Des périodes de socialisation importante peuvent ainsi modifier substantiellement l’alignement politique des centristes. Lors de la campagne électorale fédérale de 2005-2006, nous avons pu suivre une telle transformation de l’opinion des centristes influencés par l’intense période de socialisation que constitue au Québec la période des Fêtes. Une fraction importante des centristes ont alors modifié leurs intentions électorales. Pour ces raisons, les centristes ont été qualifiés par certains auteurs de « papillons », en référence à leurs fréquents changements d’opinion.

Il est moins fréquent que les individus possédant une forte prégnance sur un sujet donné changent d’opinion. Ils formeront plutôt un groupe de partisans présentant des représentations structurées et passablement similaires sur ledit sujet.

Au sein du système complexe formé par une population en regard d’un sujet donné, les partisans correspondent à des zones plus figées tandis que les centristes correspondent à une zone plus chaotique.

Au fur et à mesure que les centristes acquièrent de meilleures représentations, qu’ils « se forgent » une opinion, nous postulons qu’ils subissent alors l’influence des membres de leur réseau social possédant une plus forte prégnance qu’eux sur ce sujet. Les individus assimilent ainsi certains des traits culturels de leurs pairs par un processus de contamination impliquant une multitude d’interactions sociales. Cette transmission au sein d’une population d’opinions polarisées se déploie en un processus dynamique non linéaire. Certains individus agiront comme des méta-influenceurs entraînant l’adhésion d’un grand nombre et suscitant chez les individus moins prégnants des renversements d’opinion inattendus. Des événements extérieurs viendront perturber cette dissémination, accentuant ou en ralentissant la progression.

(1) Abelson, R.P. & Bernstein, A. (1963) A Computer Simulation Model of Community Referendum Controversies, The Public Opinion Quarterly, Vol. 27, No. 1. , pp. 93-122.

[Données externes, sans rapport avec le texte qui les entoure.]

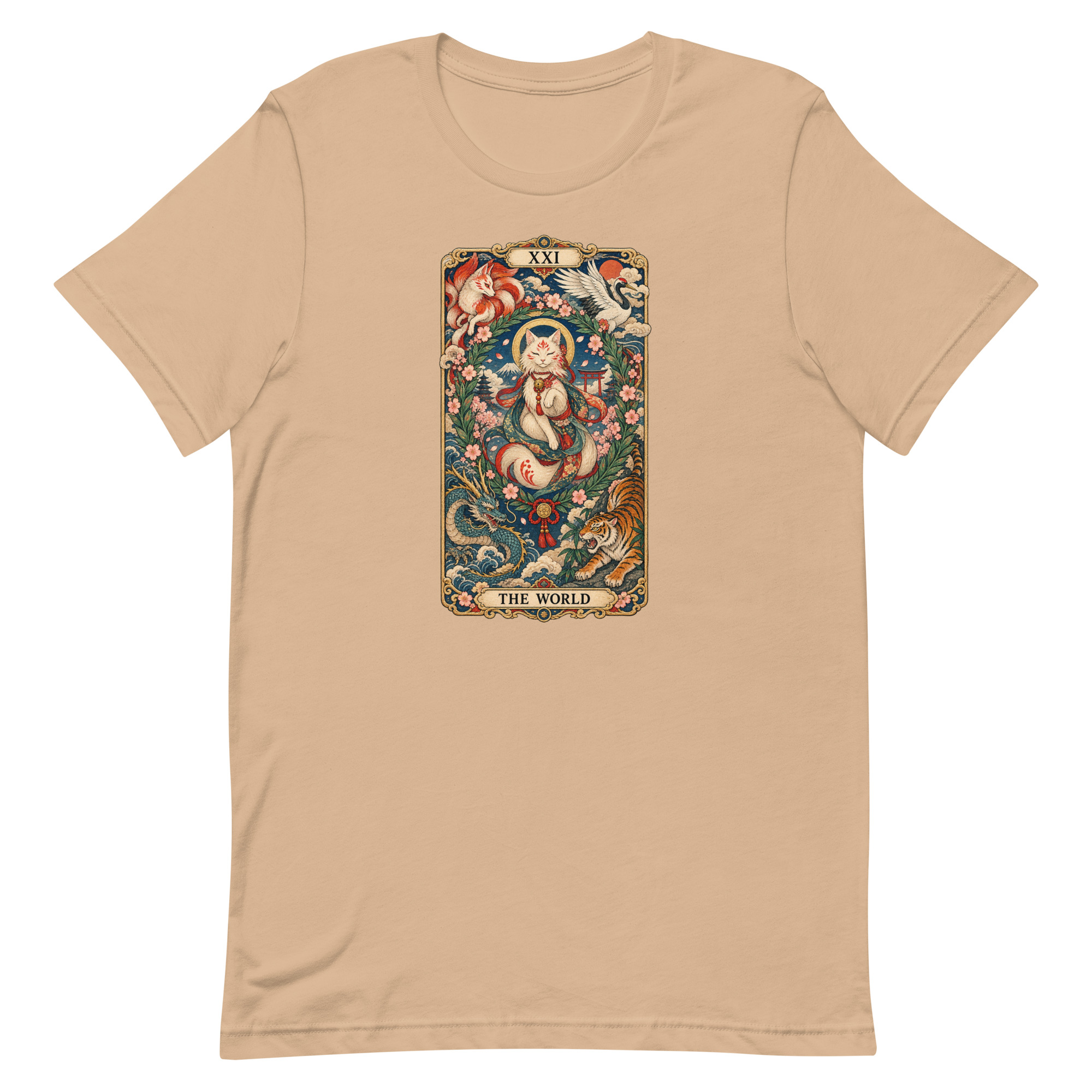 The World Shrine Cat Tarot Japanese Art T-Shirt - Image 63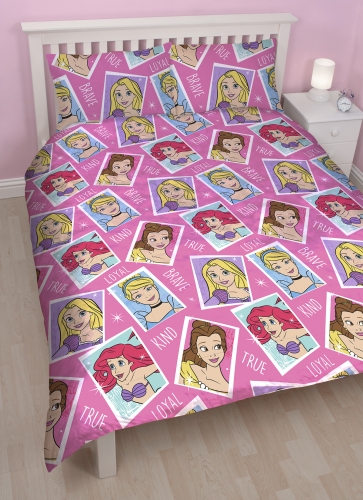 Princess 'Brave' Reversible Rotary Double Bed Duvet Quilt Cover Set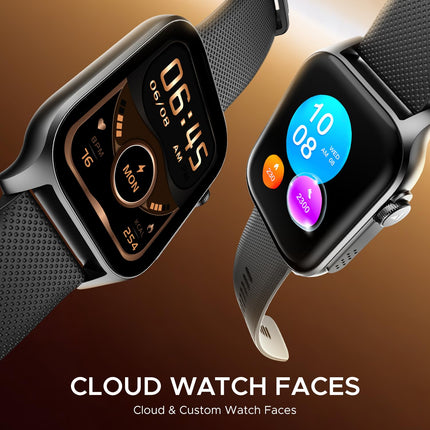 boAt New Launch Ultima Ember Smartwatch w/ 1.96” (4.97 cm) AMOLED Display, Personalized Fitness Nudges, Functional Crown, 100+ Sports Modes, Custom Watch Faces (Bold Black) 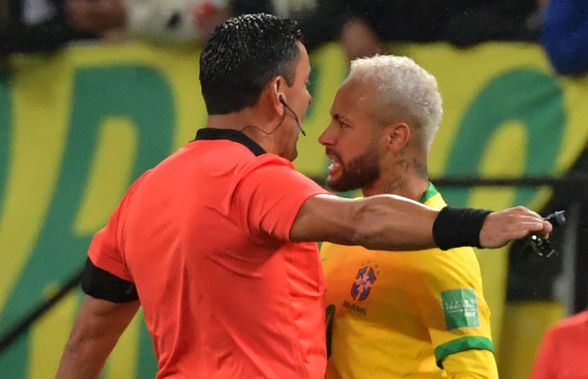 Neymar a urlat și l-a împins pe arbitru! Reacția stranie a „centralului”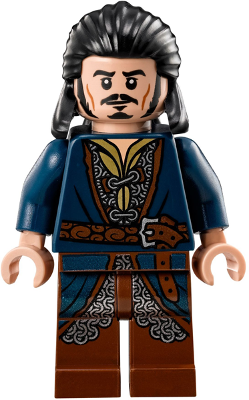 Lego, Minifigure, The Hobbit, Lord of the Rings, Bard the Bowman - Silver Buckle and Shirt Grommets, LOR092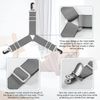 Bed Sheet Straps Scrunchie Fitted Straps Keepers Holders Elastic Fasteners 4 Pcs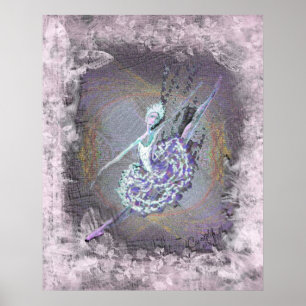 Farbenfrohe Ballerina Poster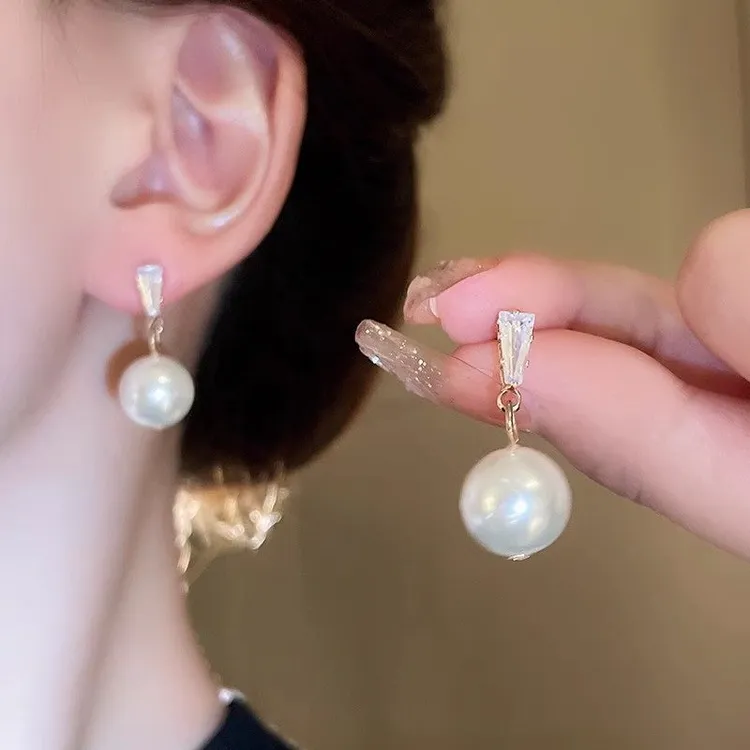 925银针 精致耳钉女爆款耳环 小众设计感高级气质时尚耳坠3442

(2) L’assimilation se définit comme l’intégration d’un nouveau processus au sein d’un système sans modification de la structure; s’il se produit un changement de structure, alors il y a accommodation. L’assimilation correspond à la résilience d’un système soumis à des contraintes pouvant être absorbées sans modification du fonctionnement général du système. L’accommodation survient lorsque, passé un certain seuil, ces contraintes font basculer le système vers un nouvel état d’équilibre impliquant des modifications en profondeur du système.